Terverifikasi Administratif dan Faktual oleh Dewan Pers
"Dilly-ding, dilly-dong." Kalimat itu menjadi mantra sakti Claudio Ranieri untuk mengantar Leicester menuju keajaiban musim ini.
Penulis: Sem Bagaskara
Ranieri mengucapkannya ketika ia melihat intensitas pemain Leicester menurun saat berlatih.
Kata-kata yang merujuk kepada bunyi lonceng itu tampaknya begitu terngiang di telinga pemain-pemain Leicester.
The Foxes tampil konsisten sepanjang musim dan sama sekali tak mengendurkan konsentrasi.
Prediksi para peragu yang menyebut bahwa sensasi Jamie Vardy cs. akan menguap pada paruh kedua musim praktis tak terbukti.
Sepanjang paruh kedua musim Premier League 2015/16, pasukan asuhan Ranieri rata-rata mengumpulkan 2,23 poin per gim.
Catatan itu meningkat dibandingkan perolehan The Foxes pada paruh pertama musim ini (2,05 poin per gim).
Tak hanya penikmat sepak bola Inggris, Ranieri sendiri barangkali akan geleng-geleng kepala tak percaya jika melihat konsistensi luar biasa yang diperlihatkan anak asuhnya.

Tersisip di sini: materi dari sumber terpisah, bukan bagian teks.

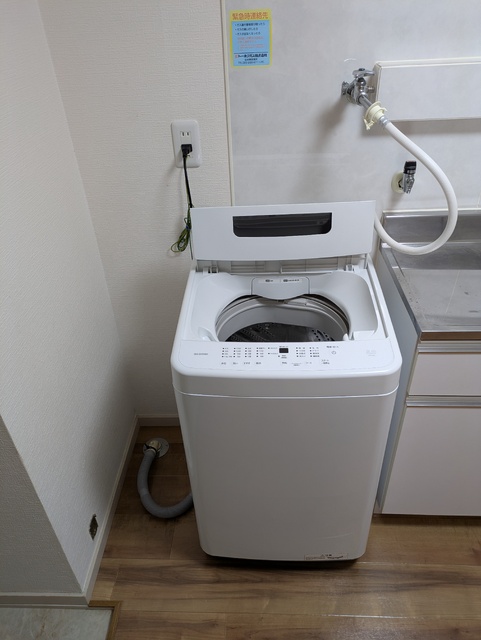 洗面設備　★サービス品の洗濯機です★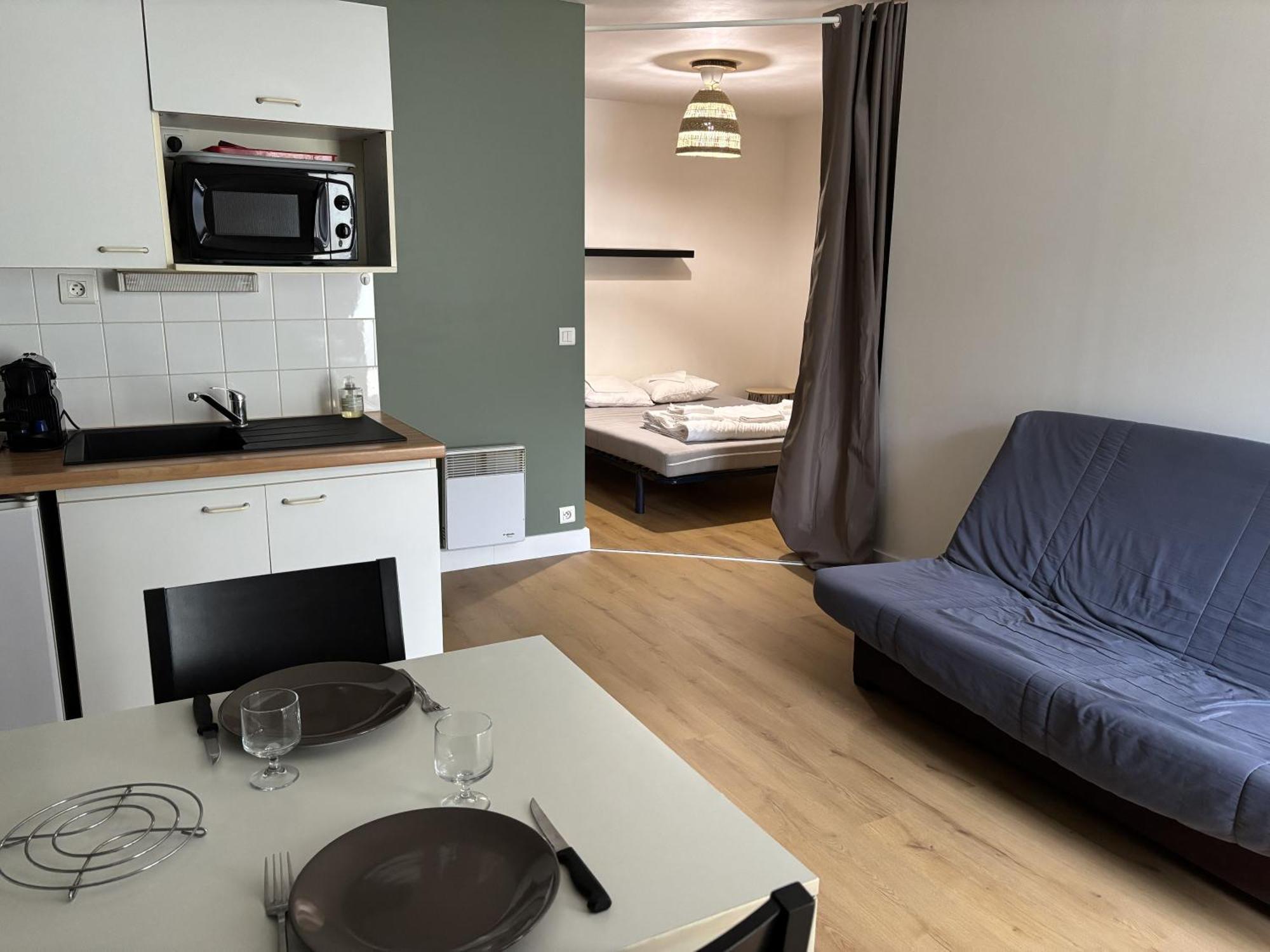 Des Pins Apartment *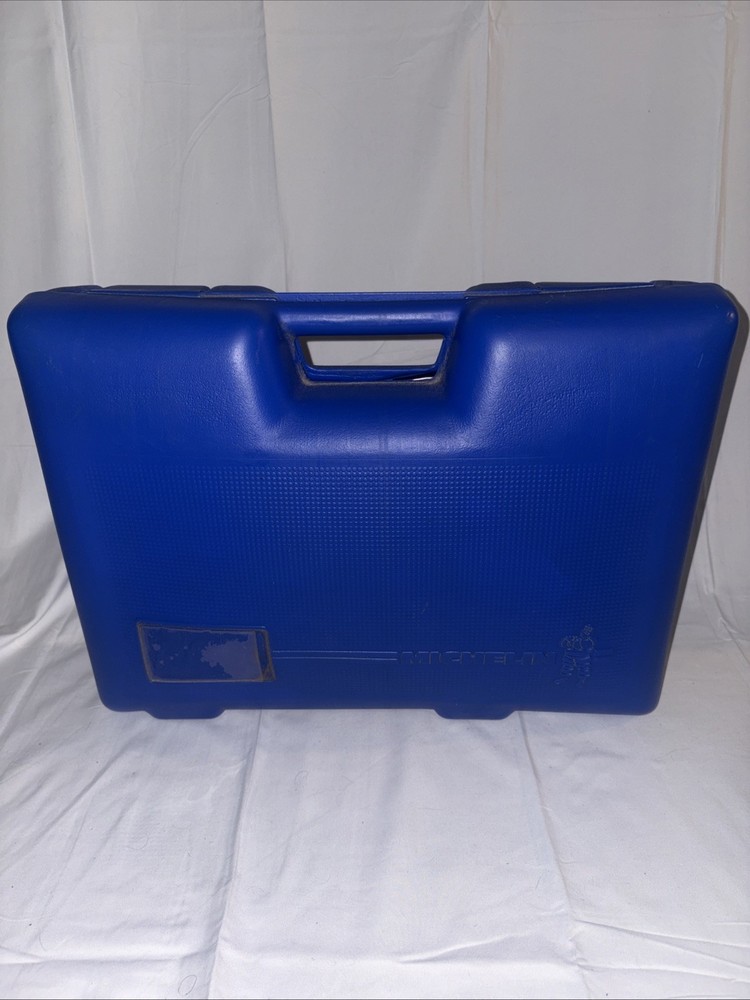Michelin Roadside Automobile Emergency Kit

Alasan kenapa Ranieri pernah menyandang julukan spesialis nyaris adalah karena anak buahnya kerap mengendur kala kompetisi memasuki paruh kedua.
Alhasil, beberapa eks tim besutan Ranieri semodel Chelsea, Roma, dan Monaco mesti rela melihat impian mereka menjadi juara kandas.
Namun, Ranieri pantas lega sebab fenomena serupa kini tak terjadi kepada Leicester.
Sang manajer asal Italia juga tentu semringah melihat mantra jadulnya memberikan efek luar biasa buat Leicester.
Idiom "dilly-ding, dilly-dong" sebenarnya sudah dipakai ketika Ranieri masih bertugas di Cagliari pada rentang 1988-1991.
"Saat itu pagi-pagi buta dan pemain terlihat sedikit mengantuk. Ranieri melihat bahwa pikiran kami masih di ranjang, lalu ia berteriak: 'dilly-ding, dilly-dong!" ucap kapten Cagliari di era Ranieri, Ivo Pulga.